*** Opening of Supplied records ***

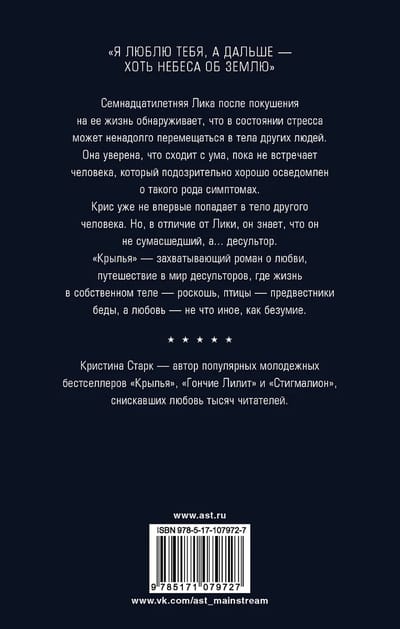 «Я ЛЮБЛЮ ТЕБЯ, А ДАЛЬШЕ — ХОТЬ НЕБЕСА ОБ ЗЕМЛЮ»

Семнадцатилетняя Лика после покушения на ее жизнь обнаруживает, что в состоянии стресса может ненадолго перемещаться в тела других людей. Она уверена, что сходит с ума, пока не встречает человека, который подозрительно хорошо осведомлен о такого рода симптомах.

Крис уже не впервые попадает в тело другого человека. Но, в отличие от Лики, он знает, что он не сумасшедший, а... десультор.

«Крылья» — захватывающий роман о любви, путешествие в мир десульторов, где жизнь в собственном теле — роскошь, птицы — предвестники беды, а любовь — не что иное, как безумие.

★ ★ ★ ★ ★

Кристина Старк — автор популярных молодежных бестселлеров «Крылья», «Гончие Лилит» и «Стигмалион», снискавших любовь тысяч читателей.

www.ast.ru

ISBN 978-5-17-107972-7

9 785171 079727

www.vk.com/ast_mainstream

*** Close of Supplied records ***

__Your objective__:
After dropping every picture, transcribe each entry exactly.

__Exercise result__:
 «Я ЛЮБЛЮ ТЕБЯ, А ДАЛЬШЕ — ХОТЬ НЕБЕСА ОБ ЗЕМЛЮ»

Семнадцатилетняя Лика после покушения на ее жизнь обнаруживает, что в состоянии стресса может ненадолго перемещаться в тела других людей. Она уверена, что сходит с ума, пока не встречает человека, который подозрительно хорошо осведомлен о такого рода симптомах.

Крис уже не впервые попадает в тело другого человека. Но, в отличие от Лики, он знает, что он не сумасшедший, а... десультор.

«Крылья» — захватывающий роман о любви, путешествие в мир десульторов, где жизнь в собственном теле — роскошь, птицы — предвестники беды, а любовь — не что иное, как безумие.

★ ★ ★ ★ ★

Кристина Старк — автор популярных молодежных бестселлеров «Крылья», «Гончие Лилит» и «Стигмалион», снискавших любовь тысяч читателей.

www.ast.ru

ISBN 978-5-17-107972-7

9 785171 079727

www.vk.com/ast_mainstream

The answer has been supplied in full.